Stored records
--*--

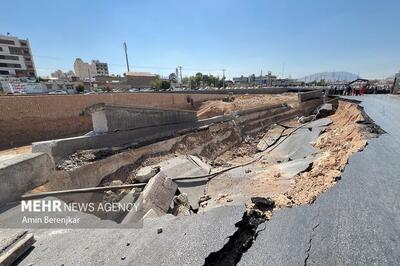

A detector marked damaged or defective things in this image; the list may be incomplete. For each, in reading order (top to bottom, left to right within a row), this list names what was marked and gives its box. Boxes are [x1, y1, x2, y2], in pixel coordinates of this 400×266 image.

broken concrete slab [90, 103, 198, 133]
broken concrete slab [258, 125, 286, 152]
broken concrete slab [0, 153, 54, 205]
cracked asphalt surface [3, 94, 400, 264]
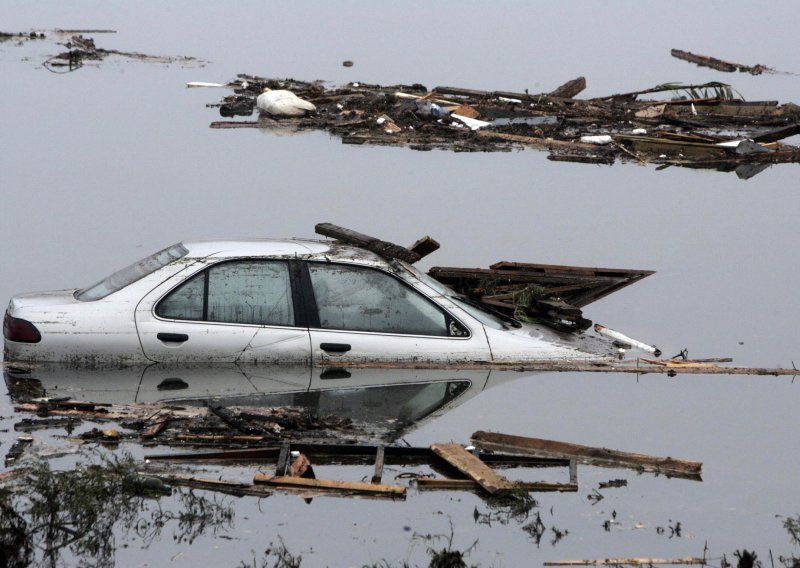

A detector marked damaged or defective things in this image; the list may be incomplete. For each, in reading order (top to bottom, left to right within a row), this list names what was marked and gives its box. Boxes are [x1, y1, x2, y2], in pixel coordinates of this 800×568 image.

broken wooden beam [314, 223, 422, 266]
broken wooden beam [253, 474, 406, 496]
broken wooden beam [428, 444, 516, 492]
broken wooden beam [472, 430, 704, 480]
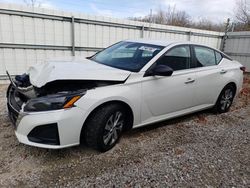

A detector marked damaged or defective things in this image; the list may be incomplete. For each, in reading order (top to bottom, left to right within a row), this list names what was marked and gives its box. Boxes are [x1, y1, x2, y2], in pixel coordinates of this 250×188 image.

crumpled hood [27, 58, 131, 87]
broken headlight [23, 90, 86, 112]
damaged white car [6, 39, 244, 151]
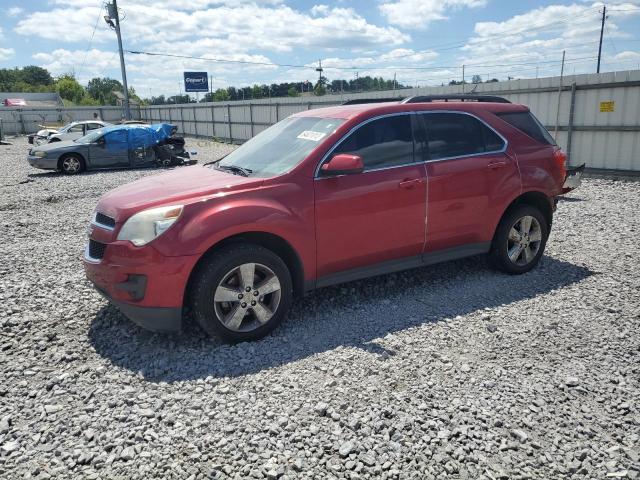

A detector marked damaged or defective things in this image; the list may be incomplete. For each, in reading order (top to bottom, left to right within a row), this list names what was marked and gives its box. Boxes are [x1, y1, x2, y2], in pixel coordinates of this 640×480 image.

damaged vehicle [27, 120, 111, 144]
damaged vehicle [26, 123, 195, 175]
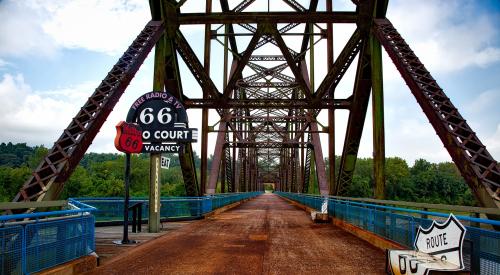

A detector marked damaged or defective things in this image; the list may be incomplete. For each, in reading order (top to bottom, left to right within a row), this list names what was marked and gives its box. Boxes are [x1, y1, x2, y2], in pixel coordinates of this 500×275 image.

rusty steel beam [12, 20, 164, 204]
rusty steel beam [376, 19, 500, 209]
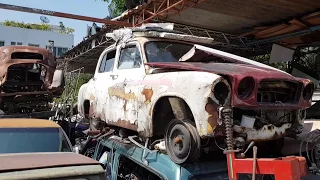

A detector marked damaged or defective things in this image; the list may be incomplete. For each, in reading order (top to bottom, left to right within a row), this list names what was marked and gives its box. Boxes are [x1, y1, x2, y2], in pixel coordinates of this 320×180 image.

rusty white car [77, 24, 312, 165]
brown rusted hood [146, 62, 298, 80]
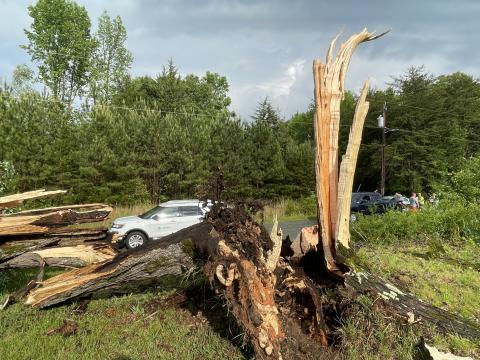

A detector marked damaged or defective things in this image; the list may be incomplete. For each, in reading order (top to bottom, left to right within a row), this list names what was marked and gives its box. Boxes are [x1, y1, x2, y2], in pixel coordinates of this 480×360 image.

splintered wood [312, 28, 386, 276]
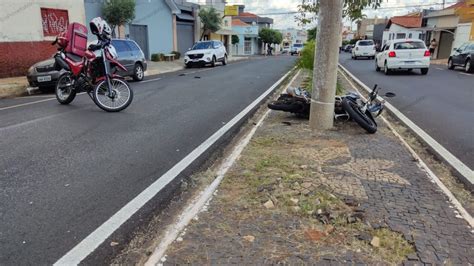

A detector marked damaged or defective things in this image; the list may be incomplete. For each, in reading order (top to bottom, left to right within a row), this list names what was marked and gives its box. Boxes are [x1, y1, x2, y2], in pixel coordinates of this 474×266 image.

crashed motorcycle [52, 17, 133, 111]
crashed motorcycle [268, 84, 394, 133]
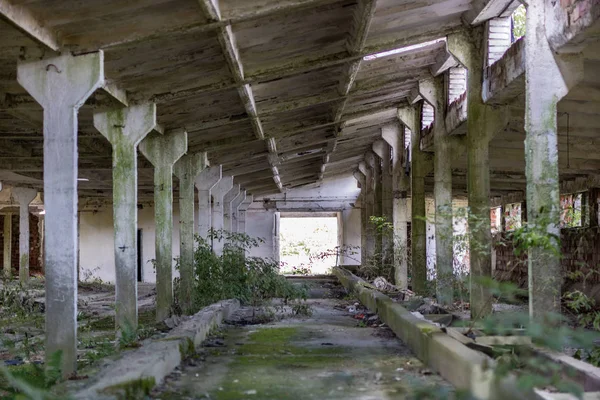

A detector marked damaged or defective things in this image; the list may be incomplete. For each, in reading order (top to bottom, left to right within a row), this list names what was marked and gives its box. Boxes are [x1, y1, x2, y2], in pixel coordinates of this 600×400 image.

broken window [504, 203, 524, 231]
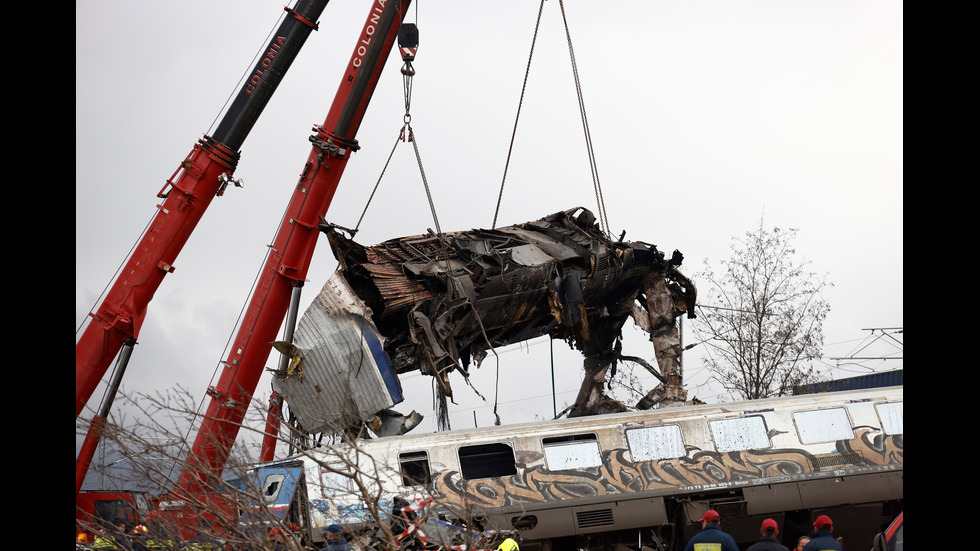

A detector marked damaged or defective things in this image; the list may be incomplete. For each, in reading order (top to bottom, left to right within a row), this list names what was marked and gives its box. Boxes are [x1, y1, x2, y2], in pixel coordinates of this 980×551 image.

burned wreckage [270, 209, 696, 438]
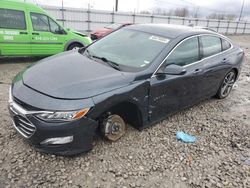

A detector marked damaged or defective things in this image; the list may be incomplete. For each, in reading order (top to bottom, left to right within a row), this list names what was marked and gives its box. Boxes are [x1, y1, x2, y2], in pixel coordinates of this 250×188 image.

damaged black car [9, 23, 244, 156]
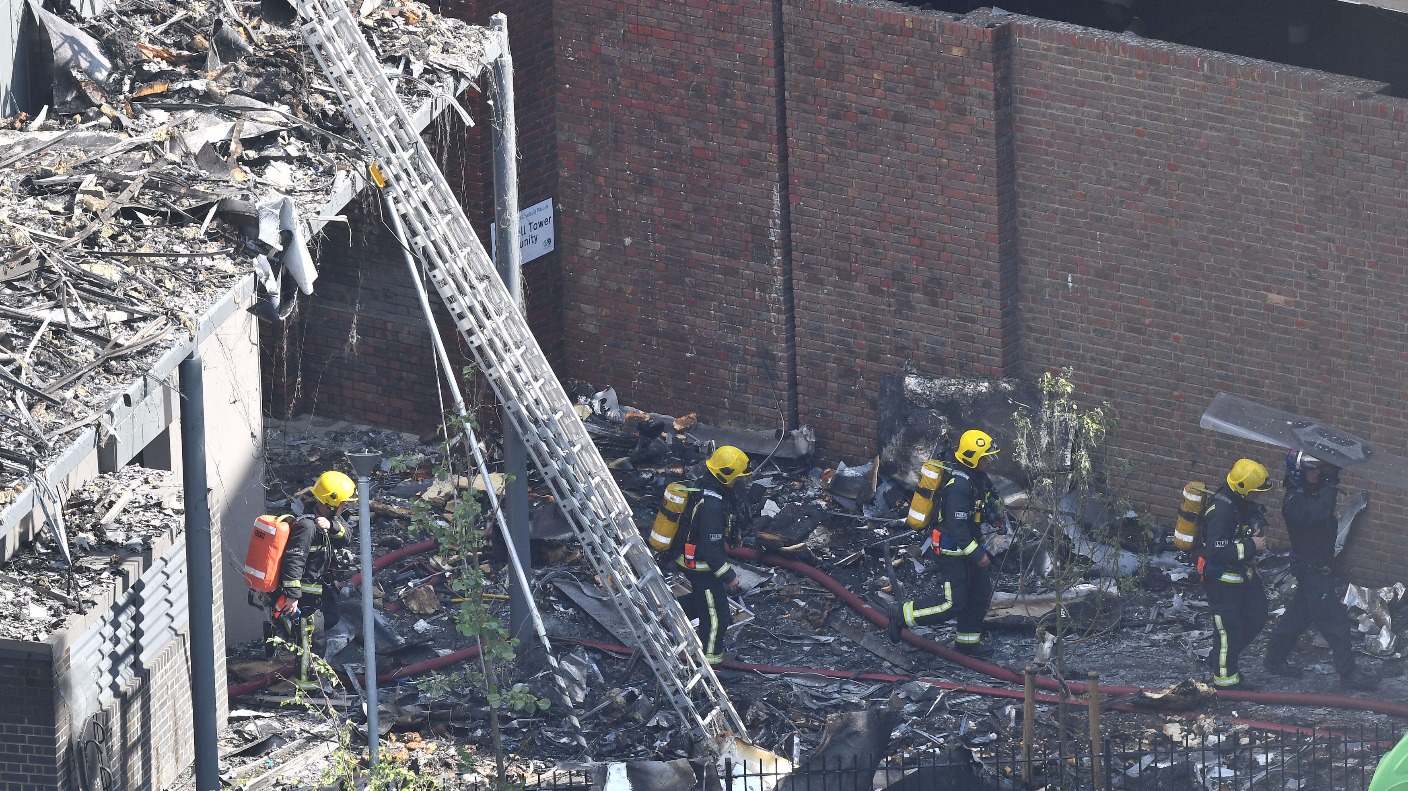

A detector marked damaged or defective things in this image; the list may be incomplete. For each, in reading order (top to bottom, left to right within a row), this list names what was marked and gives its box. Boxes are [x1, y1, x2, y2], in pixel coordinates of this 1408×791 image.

--*--

WHAT YOU ARE ASKED TO DO. Each record must be repeated verbatim, and no picture may appear in the copy.

EXERCISE RESULT.
A detector marked damaged or defective things in this image; the list may be incomplete. For each, in reading order (top to bottom, left to right within a row), this list names what was marked and gives its box. Boxes are [x1, y1, x2, y2], in pixel coordinates of this 400×266 image.

broken concrete slab [90, 103, 198, 133]
broken concrete slab [258, 125, 286, 152]
broken concrete slab [0, 153, 54, 205]
cracked asphalt surface [3, 94, 400, 264]

A detector marked damaged or defective things in this image; the list may be incomplete. For each, in reading order (top to bottom, left to right within a row), this list names what was marked and gives its box. Boxes are [x1, y1, x2, y2], in pixel coordinates of this 800×568 image.

broken wooden beam [314, 223, 422, 266]
broken wooden beam [253, 474, 406, 496]
broken wooden beam [428, 444, 516, 492]
broken wooden beam [472, 430, 704, 480]

A detector marked damaged or defective things in this image; the list may be incomplete. For each, in reading order (top to bottom, left to right within a row), this list names what was marked and gives its box. Boxes are [x1, y1, x2, y2], in pixel coordinates of this 250×188 image.

crumpled hood [27, 58, 131, 87]
broken headlight [23, 90, 86, 112]
damaged white car [6, 39, 244, 151]

A detector marked damaged or defective things in this image; the list may be incomplete. For each, in reading order (top to bottom, left to right within a row), this list names what was marked and gives its box. Boxes are [x1, y1, x2, y2], in pixel coordinates of this 640×480 image.

damaged vehicle [27, 120, 111, 144]
damaged vehicle [26, 123, 195, 175]

A detector marked damaged or defective things in this image; the list may be incomplete. For each, in reading order (top to bottom, left to right within a row), this list names what was marked and gives its box. Boxes are [x1, y1, x2, y2], in pixel coordinates of this 500×275 image.

rusty steel beam [12, 20, 164, 204]
rusty steel beam [376, 19, 500, 209]

A detector marked damaged or defective things in this image; the list may be incomplete. For each, in reading order (top to bottom, left to right within a row), this list names what was marked and gives its box. Boxes are [x1, y1, x2, y2], in pixel coordinates of this 320×180 image.

rusty white car [77, 24, 312, 165]
brown rusted hood [146, 62, 298, 80]

A detector marked damaged or defective things in this image; the list may be incomplete. For each, in reading order (top to bottom, left to right within a row), this list names what was marked and gives its box. Boxes are [x1, y1, x2, y2], in pixel coordinates of this 480×360 image.

splintered wood [312, 28, 386, 276]

A detector marked damaged or defective things in this image; the list may be incomplete. For each, in reading order (top to bottom, left to right within a row), this list names what was marked and gives its box. Boxes are [x1, y1, x2, y2], in pixel coordinates of this 474×266 image.

crashed motorcycle [52, 17, 133, 111]
crashed motorcycle [268, 84, 394, 133]

A detector marked damaged or defective things in this image; the list may be incomplete. For each, in reading order (top to bottom, left to right within a row), this list names what was marked and gives its box. Boxes are [x1, y1, x2, y2], in pixel coordinates of this 600×400 image.

broken window [504, 203, 524, 231]

A detector marked damaged or defective things in this image; the list may be incomplete. For each, in reading order (top to bottom, left to right within a row), this list names what was marked and gives its box. Boxes are [x1, y1, x2, y2], in pixel coordinates of this 980×551 image.

burned wreckage [270, 209, 696, 438]

A detector marked damaged or defective things in this image; the list may be incomplete. For each, in reading order (top to bottom, left to right within a row), this list names what was marked and gives its box. Boxes are [x1, y1, x2, y2], in pixel coordinates of this 250×188 image.

damaged black car [9, 23, 244, 156]

A detector marked damaged or defective things in this image; the list may be incomplete. For each, in reading order (top to bottom, left to right within a row), this list names what was marked and gives its box. Boxes are [x1, y1, x2, y2], in pixel coordinates of this 1408×791 image.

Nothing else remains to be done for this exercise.